- _SET OF TASKS_:
(A) In the forum thread about the network card problem, what does the last reply suggest trying first?
(B) From the forum thread about the network card problem, copy word for word the passage from "One thing I" to "do that first.".
(C) Continue the forum thread about the network card problem past its final reply.

======== QUOTED PASSAGE ========

Hmm, are you able to test swapping the modules?
You could try spoofing the MAC address on the NIC back to the real one.
I'm not sure that will help though with a low level issue like that.Steve
-
@stephenw10 I'll see about spoofing the MAC later tonight when I get home, but as you mentioned, this sounds lower leveled than that.
As for swapping the module, this is a production unit in a UTI Tier IV co-lo facility, not an easy task, when the hardware was upgraded to the 1537s from 7100s back in December, I almost wasn't even permitted to go perform the work due to a change in ownership of the facility.
-
Hmm, the fact it only did it on the LAN side with seemingly identical modules sure seems like a module issue.
One thing I have seen on other hardware is that once a NIC gets into this mode it can be stuck there until you fully power cycle the unit. A reboot may not be sufficient to reset it. So if you can do that and haven't tried yet I would do that first.

======== GIVEN INFORMATION ========

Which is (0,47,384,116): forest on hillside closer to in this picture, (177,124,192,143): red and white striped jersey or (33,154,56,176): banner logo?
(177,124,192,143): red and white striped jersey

========

- _EXERCISE RESULTS_:
(A) Fully power cycling the unit, since a reboot may not be enough to reset a NIC stuck in that mode.

(B)
One thing I have seen on other hardware is that once a NIC gets into this mode it can be stuck there until you fully power cycle the unit. A reboot may not be sufficient to reset it. So if you can do that and haven't tried yet I would do that first.

(C)
Steve
-
Ok, full power cycle was a no-go. I powered the unit down via IPMI, and powered it back on, no go.
Spoofing the MAC was a no-go as well. That however was an interesting experience. Where all of our LAN side networks are VLANs, there was no untagged ix1 interface, which didn't allow me to spoof the MAC, I had to add a new ix1 interface to spoof the MAC.
I think at this point, I am going to assume it's got something to do with the compatibility with the SFP+ in something related to the update. The working WAN SFP+ is a SFP1G-SX-85(MMF) and seems to be working fine. My second datacenter site has another pair of HA 1537 units, and both updated flawlessly, and they each have 2x SFP-10GSR-85(MMF) modules. The unit that has lost LAN connectivity has an SFP-10GLRM-31(SMF) module. I have ordered some new E10GSFPLR Intel coded SFP-10GSR-85(SMF), I'm hoping my co-lo provider will be a little more helpful this time around, and do an SFP+ swap with minimal whining. If all else fails, I'll see if they'd be willing to switch the run to their core switch from SMF to MMF and use SFP-10GSR-85 modules that I know work. In all honesty, using SMF inside the DC is just a waste of money as the transceivers are more costly.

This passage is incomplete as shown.